2.      The Law of Exercise (Hukum Latihan)
Terdiri dari dua hukum utama, yaitu used (suatu latihan akan memperkuat hubungan stimiulus dan respon, artinya makin sering dilatih, hubungan tersebut semakin erat) dan diused (hubungan stimulus dan respon akan semakin lemah jika jarang diulang/dilakukan latihan.
3.      The Law of Readiness (Hukum Kesiapan)
Terdiri dari 3 hukum utama, yaitu :
1.      Apabila individu sudah siap untuk melakukan sesuatu dan diberi kesempatan untuk melakukannya maka akan timbul kepuasan.
2.      Apabila individu sudah siap melakukan respon tetapi tidak diberikan kesempatan untuk melakukannya, maka akan timbul ketidakpuasan dan akan mendorong individu untuk melakukan aktivitas tertentu sebagai pelampiasannya dari rasa ketidakpuasannnya.

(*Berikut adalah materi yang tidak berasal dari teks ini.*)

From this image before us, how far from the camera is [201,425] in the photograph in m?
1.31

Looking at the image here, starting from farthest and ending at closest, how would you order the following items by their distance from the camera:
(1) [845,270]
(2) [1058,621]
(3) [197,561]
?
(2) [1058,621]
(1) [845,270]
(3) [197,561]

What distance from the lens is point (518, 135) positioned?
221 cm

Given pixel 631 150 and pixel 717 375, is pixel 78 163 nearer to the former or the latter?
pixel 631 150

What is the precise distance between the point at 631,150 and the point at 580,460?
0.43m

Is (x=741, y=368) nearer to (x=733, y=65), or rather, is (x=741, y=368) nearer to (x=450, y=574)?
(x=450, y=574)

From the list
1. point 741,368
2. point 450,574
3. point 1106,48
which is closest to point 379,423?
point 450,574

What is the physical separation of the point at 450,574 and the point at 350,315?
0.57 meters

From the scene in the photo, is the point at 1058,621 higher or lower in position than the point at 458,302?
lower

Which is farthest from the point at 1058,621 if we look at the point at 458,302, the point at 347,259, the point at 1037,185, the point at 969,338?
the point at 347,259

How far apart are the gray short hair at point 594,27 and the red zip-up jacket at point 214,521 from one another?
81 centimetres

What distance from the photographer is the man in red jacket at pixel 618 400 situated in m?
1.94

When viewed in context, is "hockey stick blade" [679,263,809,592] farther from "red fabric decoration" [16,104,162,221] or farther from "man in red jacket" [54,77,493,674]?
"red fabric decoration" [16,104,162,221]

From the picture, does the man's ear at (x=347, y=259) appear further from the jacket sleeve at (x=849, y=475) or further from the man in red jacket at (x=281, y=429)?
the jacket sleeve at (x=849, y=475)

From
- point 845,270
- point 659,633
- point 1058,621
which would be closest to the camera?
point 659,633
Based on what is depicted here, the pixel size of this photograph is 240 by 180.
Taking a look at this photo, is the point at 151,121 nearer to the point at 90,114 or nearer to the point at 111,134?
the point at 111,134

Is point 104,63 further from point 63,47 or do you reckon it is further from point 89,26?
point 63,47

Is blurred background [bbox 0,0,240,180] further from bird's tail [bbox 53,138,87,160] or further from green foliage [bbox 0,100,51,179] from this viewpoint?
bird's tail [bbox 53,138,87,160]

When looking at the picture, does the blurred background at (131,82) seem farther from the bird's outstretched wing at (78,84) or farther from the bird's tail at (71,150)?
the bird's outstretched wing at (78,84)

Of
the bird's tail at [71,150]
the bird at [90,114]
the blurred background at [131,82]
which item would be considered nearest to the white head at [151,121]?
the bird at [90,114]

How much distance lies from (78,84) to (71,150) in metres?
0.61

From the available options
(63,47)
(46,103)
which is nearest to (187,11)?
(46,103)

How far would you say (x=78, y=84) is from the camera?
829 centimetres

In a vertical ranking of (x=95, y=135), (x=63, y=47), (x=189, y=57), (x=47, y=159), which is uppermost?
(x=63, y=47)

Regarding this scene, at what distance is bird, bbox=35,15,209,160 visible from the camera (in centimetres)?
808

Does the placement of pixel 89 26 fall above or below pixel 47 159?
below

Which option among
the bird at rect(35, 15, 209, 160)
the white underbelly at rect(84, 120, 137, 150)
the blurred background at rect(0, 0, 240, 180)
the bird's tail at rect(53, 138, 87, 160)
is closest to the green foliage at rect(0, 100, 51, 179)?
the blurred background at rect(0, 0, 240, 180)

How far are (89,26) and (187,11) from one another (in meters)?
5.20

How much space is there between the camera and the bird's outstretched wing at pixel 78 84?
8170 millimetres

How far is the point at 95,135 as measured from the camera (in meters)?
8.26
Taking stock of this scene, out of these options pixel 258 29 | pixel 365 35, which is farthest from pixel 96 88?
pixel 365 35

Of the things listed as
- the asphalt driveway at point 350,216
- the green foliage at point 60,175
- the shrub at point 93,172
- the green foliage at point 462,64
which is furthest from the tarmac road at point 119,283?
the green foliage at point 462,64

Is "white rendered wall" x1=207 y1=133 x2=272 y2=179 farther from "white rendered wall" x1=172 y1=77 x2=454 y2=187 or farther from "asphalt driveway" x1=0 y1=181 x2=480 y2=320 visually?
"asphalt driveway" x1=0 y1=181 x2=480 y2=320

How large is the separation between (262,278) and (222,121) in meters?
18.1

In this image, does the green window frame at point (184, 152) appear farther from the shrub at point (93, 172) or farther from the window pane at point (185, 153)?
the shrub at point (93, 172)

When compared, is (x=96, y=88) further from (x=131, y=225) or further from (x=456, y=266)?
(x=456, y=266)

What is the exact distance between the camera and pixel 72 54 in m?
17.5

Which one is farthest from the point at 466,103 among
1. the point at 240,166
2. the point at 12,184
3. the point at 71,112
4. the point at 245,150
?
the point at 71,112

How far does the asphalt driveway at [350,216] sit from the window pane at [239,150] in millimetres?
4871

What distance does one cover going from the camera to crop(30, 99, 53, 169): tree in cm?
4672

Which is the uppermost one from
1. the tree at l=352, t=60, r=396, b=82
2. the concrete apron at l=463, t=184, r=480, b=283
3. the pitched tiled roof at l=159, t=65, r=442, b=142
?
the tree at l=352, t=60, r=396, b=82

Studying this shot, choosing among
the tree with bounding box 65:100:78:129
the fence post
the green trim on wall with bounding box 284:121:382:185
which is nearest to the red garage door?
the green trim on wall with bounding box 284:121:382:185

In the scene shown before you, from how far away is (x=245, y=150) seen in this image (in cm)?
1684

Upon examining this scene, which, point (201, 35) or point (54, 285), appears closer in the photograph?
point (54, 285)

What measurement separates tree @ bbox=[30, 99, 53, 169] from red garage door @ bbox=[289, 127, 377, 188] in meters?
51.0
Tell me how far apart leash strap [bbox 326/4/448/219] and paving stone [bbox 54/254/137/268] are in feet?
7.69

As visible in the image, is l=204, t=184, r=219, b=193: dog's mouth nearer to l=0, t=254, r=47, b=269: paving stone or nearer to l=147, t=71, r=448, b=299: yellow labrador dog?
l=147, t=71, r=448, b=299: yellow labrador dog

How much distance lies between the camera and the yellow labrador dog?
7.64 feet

3.      Apabila individu belum siap untuk melakukan sesuatu tapi dia dipaksa untuk melakukannya, maka akan timbul perasaan tidak puas dan mendorong individu untuk melakukan tindakan tertentu sebagai pelampiasannya dari rasa ketidakpuasannya,
2.      Insight Learning
Wolfgang Kohler terkenal karena studinya tentang wawasan pembelajaran menggunakan simpanse. Insight pembelajaran terjadi ketika seseorang tiba-tiba menyadari bagaimana untuk memecahkan masalah. Kadang-kadang ketika Anda mengambil tes yang terjadi atas masalah yang Anda tidak tahu bagaimana untuk memecahkan. Lalu tiba-tiba, jawabannya datang kepada Anda.
Kohler menunjukkan kekuatan belajar wawasan dengan menempatkan pisang di atas jangkauan simpanse dan menonton bagaimana mereka berusaha untuk mencapai makanan. Di dalam ruangan ada beberapa kotak, tidak ada yang cukup tinggi untuk memungkinkan simpanse untuk mencapai pisang. Kohler menemukan bahwa simpanse menghabiskan sebagian besar waktu mereka tidak produktif daripada perlahan-lahan bekerja menuju solusi. Mereka akan berjalan di sekitar, melompat, dan secara umum marah tentang ketidakmampuan mereka untuk merobek makanan ringan sampai, tiba-tiba, mereka akan menumpuk kotak di atas satu sama lain, memanjat, dan ambil pisang.